Given text —
━━━━━━

R/GWRLASSO_exponential.R

Defines functions GWRLASSO_exponential

Documented in GWRLASSO_exponential

#' GWRLASSO: a hybrid model that uses the LASSO model for important variable selection and GWR model with exponential kernel for prediction at an unknown location based on the selected variables.
#'
#' @param data_sp A dataframe containing the response variable and the predictor variables, as well as the coordinates of the locations. In the dataframe, first column is the response variable (y), last two columns are coordinates i.e., Latitude and Longitudes and in between them is the set of predictor variables(X's).

━━━━━━

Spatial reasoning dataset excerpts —
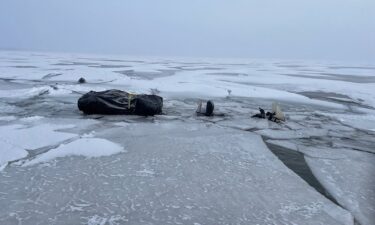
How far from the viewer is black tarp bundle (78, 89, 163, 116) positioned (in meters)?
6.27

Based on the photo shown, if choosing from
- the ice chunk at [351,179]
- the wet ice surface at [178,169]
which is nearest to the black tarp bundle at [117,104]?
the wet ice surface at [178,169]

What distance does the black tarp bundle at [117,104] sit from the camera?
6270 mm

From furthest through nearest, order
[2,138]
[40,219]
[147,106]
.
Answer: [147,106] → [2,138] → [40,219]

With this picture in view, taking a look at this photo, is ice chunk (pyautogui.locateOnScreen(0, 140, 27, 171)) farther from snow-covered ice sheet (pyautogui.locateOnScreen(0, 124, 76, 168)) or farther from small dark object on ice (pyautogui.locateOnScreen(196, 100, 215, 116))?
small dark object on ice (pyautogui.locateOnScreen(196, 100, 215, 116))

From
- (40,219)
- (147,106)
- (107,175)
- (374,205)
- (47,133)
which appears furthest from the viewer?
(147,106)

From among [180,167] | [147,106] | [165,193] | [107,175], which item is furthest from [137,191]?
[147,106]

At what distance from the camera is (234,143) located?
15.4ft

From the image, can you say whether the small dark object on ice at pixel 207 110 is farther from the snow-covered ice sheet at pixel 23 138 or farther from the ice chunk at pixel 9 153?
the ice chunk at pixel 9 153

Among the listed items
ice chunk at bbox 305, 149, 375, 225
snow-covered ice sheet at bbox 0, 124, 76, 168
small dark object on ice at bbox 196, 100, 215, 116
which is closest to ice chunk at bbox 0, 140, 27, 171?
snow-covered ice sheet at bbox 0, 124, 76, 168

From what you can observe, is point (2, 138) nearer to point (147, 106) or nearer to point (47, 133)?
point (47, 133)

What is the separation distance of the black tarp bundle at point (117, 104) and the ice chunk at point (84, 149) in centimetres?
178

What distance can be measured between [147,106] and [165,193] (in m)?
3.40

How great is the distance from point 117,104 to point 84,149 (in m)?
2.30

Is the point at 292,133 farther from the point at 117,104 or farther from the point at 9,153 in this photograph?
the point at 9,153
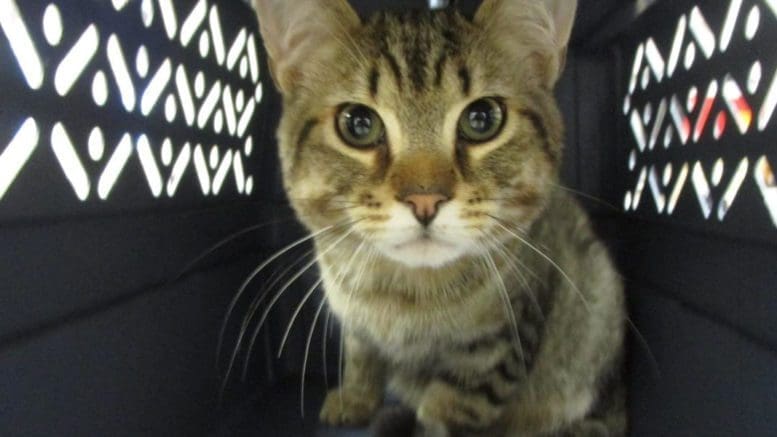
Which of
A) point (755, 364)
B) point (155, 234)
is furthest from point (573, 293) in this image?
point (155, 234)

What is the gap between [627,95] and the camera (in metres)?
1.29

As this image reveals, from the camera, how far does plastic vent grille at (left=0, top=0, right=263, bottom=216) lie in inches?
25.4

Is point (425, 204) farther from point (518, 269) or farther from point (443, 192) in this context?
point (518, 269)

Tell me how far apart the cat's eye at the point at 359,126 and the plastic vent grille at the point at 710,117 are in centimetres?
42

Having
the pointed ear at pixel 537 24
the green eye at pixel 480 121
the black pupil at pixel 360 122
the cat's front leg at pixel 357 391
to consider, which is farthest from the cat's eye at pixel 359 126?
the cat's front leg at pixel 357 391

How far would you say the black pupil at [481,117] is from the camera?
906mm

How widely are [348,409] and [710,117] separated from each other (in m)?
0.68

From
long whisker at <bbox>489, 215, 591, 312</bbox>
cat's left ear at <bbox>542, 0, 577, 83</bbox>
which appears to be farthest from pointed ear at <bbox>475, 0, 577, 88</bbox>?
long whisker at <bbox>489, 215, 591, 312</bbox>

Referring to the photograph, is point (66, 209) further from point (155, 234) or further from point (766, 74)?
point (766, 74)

━━━━━━

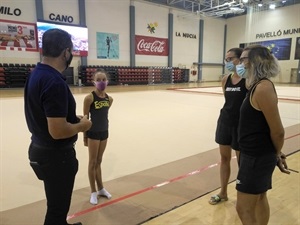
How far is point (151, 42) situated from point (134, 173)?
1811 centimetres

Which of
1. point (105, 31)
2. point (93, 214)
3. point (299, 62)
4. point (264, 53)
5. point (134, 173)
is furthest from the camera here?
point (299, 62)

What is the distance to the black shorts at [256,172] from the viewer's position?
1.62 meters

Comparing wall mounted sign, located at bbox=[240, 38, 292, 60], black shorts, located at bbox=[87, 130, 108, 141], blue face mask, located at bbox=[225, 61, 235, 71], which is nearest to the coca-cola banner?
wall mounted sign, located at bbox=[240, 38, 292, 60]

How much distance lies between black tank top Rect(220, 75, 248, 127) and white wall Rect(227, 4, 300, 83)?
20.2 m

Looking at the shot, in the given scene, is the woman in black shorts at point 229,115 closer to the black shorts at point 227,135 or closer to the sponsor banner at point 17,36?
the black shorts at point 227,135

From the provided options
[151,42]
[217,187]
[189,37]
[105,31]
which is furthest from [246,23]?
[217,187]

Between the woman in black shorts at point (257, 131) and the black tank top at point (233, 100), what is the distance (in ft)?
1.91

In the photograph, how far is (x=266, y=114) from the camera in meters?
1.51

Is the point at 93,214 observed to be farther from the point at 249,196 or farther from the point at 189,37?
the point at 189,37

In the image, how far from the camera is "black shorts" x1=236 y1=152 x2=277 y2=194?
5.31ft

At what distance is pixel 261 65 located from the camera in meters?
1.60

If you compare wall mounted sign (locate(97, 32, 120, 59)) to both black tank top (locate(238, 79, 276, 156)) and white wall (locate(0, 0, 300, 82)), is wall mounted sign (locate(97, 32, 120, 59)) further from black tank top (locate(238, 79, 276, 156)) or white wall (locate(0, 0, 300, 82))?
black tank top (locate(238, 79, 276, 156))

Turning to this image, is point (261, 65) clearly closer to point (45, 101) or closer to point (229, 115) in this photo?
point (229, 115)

━━━━━━

Stated problem 1 —
Summarize the page on GWRLASSO_exponential in two sentences.
Stated problem 2 —
Quote everything in the rows from the line containing "How far from the viewer" down to the line containing "Answer: [147,106] → [2,138] → [40,219]".

Answer 1 —
The page documents GWRLASSO_exponential, an R function for a hybrid model that uses LASSO to select important variables and a GWR model with an exponential kernel to predict at an unknown location from the selected variables. Its data_sp parameter is a dataframe whose first column is the response variable, whose last two columns are the latitude and longitude coordinates, and whose columns in between are the predictor variables.

Answer 2 —
How far from the viewer is black tarp bundle (78, 89, 163, 116) positioned (in meters)?
6.27

Based on the photo shown, if choosing from
- the ice chunk at [351,179]
- the wet ice surface at [178,169]
which is nearest to the black tarp bundle at [117,104]?
the wet ice surface at [178,169]

What distance does the black tarp bundle at [117,104] sit from the camera?
6270 mm

From furthest through nearest, order
[2,138]
[40,219]
[147,106]
.
Answer: [147,106] → [2,138] → [40,219]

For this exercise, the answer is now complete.